De metáforas e exercícios semânticos se tece a nova produção do Teatro da Cornucópia. Com um título que invoca a gravura de Goya “El sueño de la rázon produce monstruos”, “O sonho da razão” é uma colagem de textos do iluminismo francês, em que – a partir de Voltaire, Voisenon, Sade e Diderot – Luís Miguel Cintra entretém uma singular urdidura em torno dos tópicos universais das Luzes. Pondo em confronto ciência e religião, um cético homem às portas da morte, um padre, um médico, uma mademoiselle e, finalmente, uma marechala versam sobre o livre exercício da razão, a experiência do todo sensível e o primado dos impulsos da carne em detrimento de uma suposta vontade deliberada. Num palco em que se dirimem os dogmas da teologia, desacreditam as crendices dos hipócritas e denunciam as barbáries de uma civilização que fez do homem natural um homem artificial, brada-se por filosofia, vida, sentidos, prazeres, volúpia, cópula, e averigua-se sobre o propósito da honra e da virtude quando a moral dos costumes religiosos é desvendada como preceito que coarta o espírito. Do eixo animal se pensa o ser humano para uma interrogação e afirmação constantes – em jeito de cartesiana dúvida metódica – de que a autonomia das espécies se firma à revelia do divino. Com apontamentos de arguta comicidade, a peça que a Cornucópia agora cria põe no teatro a condição humana para um processo de autoconhecimento e reavaliação dos valores intemporais do século XVIII, que substituíram Maria pela Razão nos altares da nossa história.

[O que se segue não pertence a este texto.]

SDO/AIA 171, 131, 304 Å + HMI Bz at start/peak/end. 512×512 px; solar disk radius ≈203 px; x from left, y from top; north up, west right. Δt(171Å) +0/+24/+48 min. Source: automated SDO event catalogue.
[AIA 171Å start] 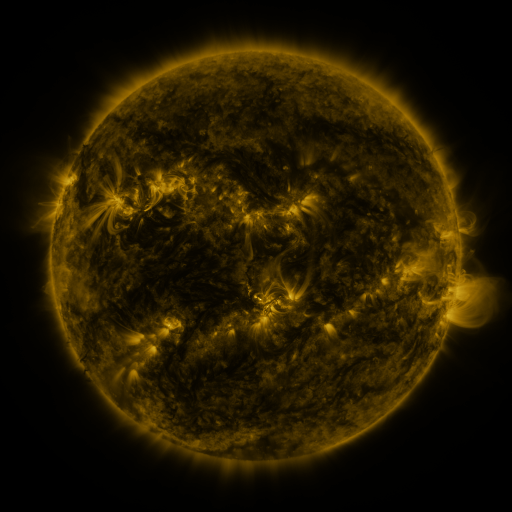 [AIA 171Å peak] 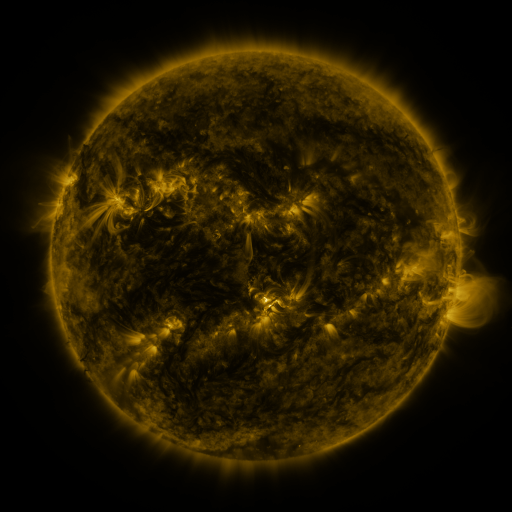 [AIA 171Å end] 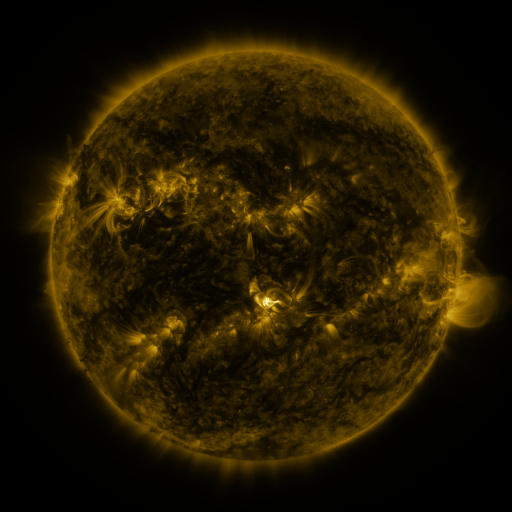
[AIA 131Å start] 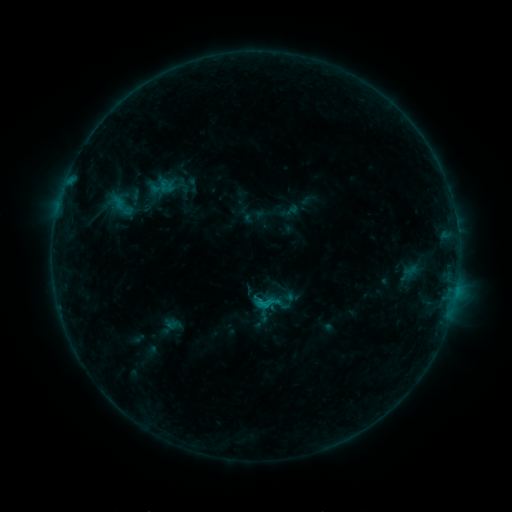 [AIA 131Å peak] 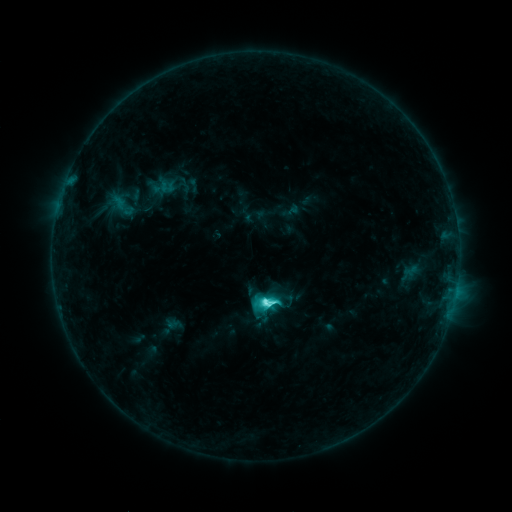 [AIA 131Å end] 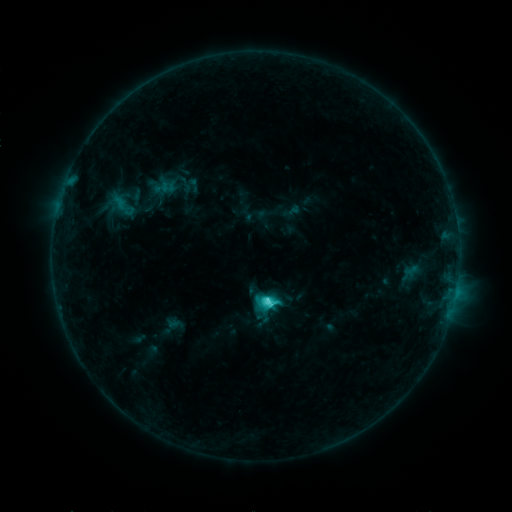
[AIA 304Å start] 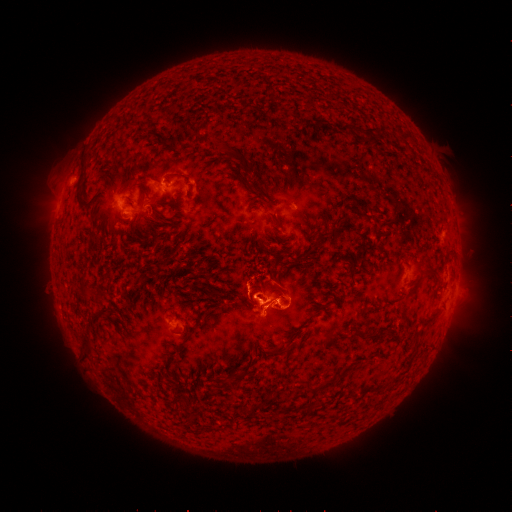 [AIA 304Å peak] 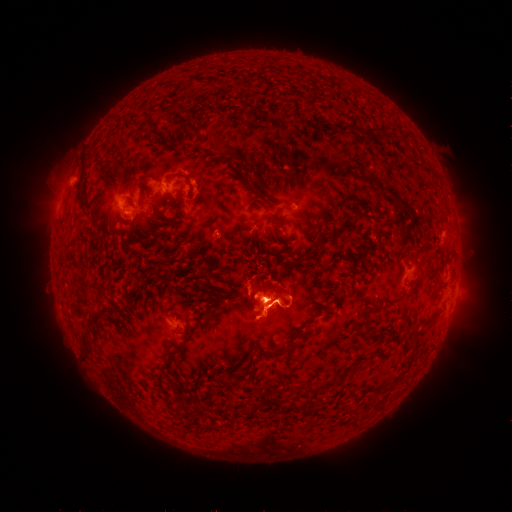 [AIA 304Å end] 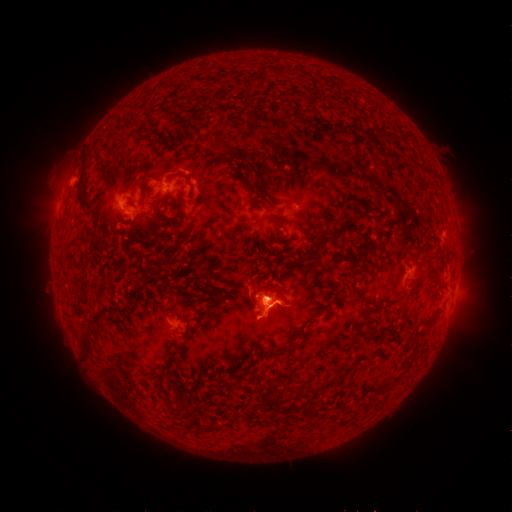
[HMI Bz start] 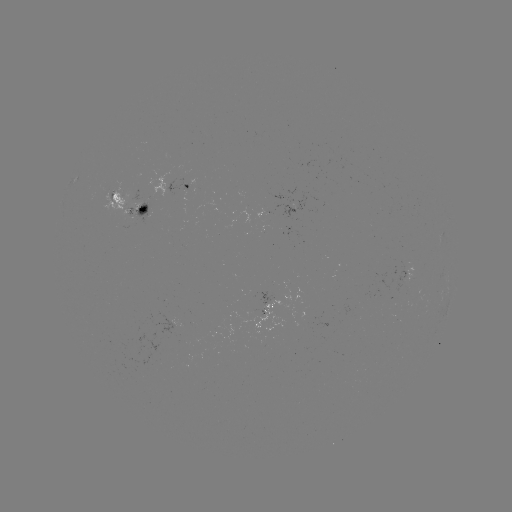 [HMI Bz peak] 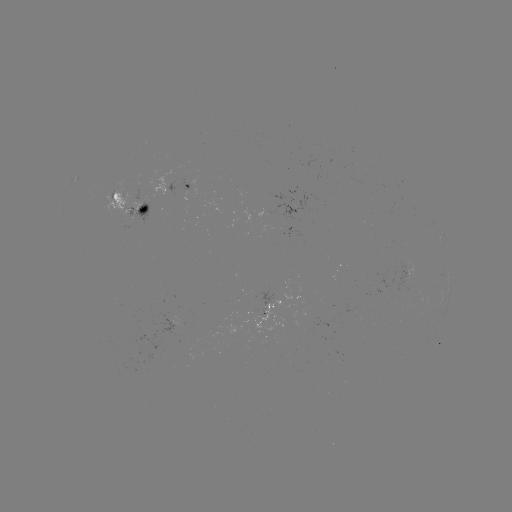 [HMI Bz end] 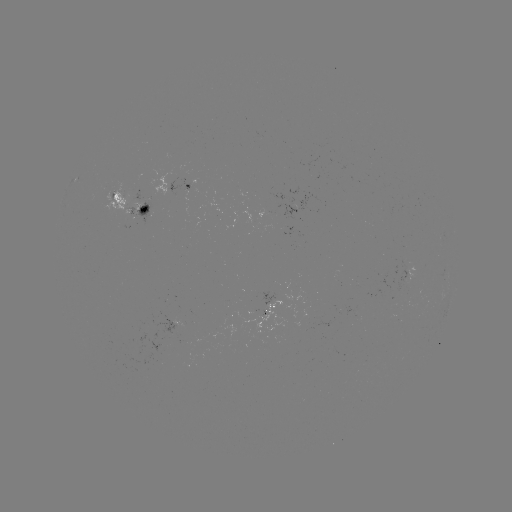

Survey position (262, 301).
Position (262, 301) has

28 junho > 8 julho + 17 > 29 julho
espetáculo “O sonho da razão”, a partir de Denis Diderot, Voltaire, Marquês de Sade e Claude-Henri de Fusée de Voisenon, adaptação e encenação de Luís Miguel Cintra, com Luís Miguel Cintra, Dinarte Branco e Leonor Salgueiro
Teatro do Bairro Alto, Lisboa
João Eduardo Ferreira:
Aqui se fala de como a noção de corpo e de matéria vai ao encontro da razão do sonho. “Noção” quer dizer “consciência”, e “sonho” é assumido como a “razão” dos que “querem agir” e não dos que apenas “agem”. Frente ao público, discute-se a evolução das espécies e a do pinto dentro do ovo. Ainda se demonstra como o pó de mármore, através do húmus e da horta, chega à barriga daquele que discrimina o “bem” e o “mal” através da percentagem relativa de “benefícios” e “malefícios”. Finalmente, sobre o palco se conclui que, possuindo “corpo” e “razão”, fica o indivíduo livre da existência de Deus, podendo assim praticar o bem de modo “consciente”.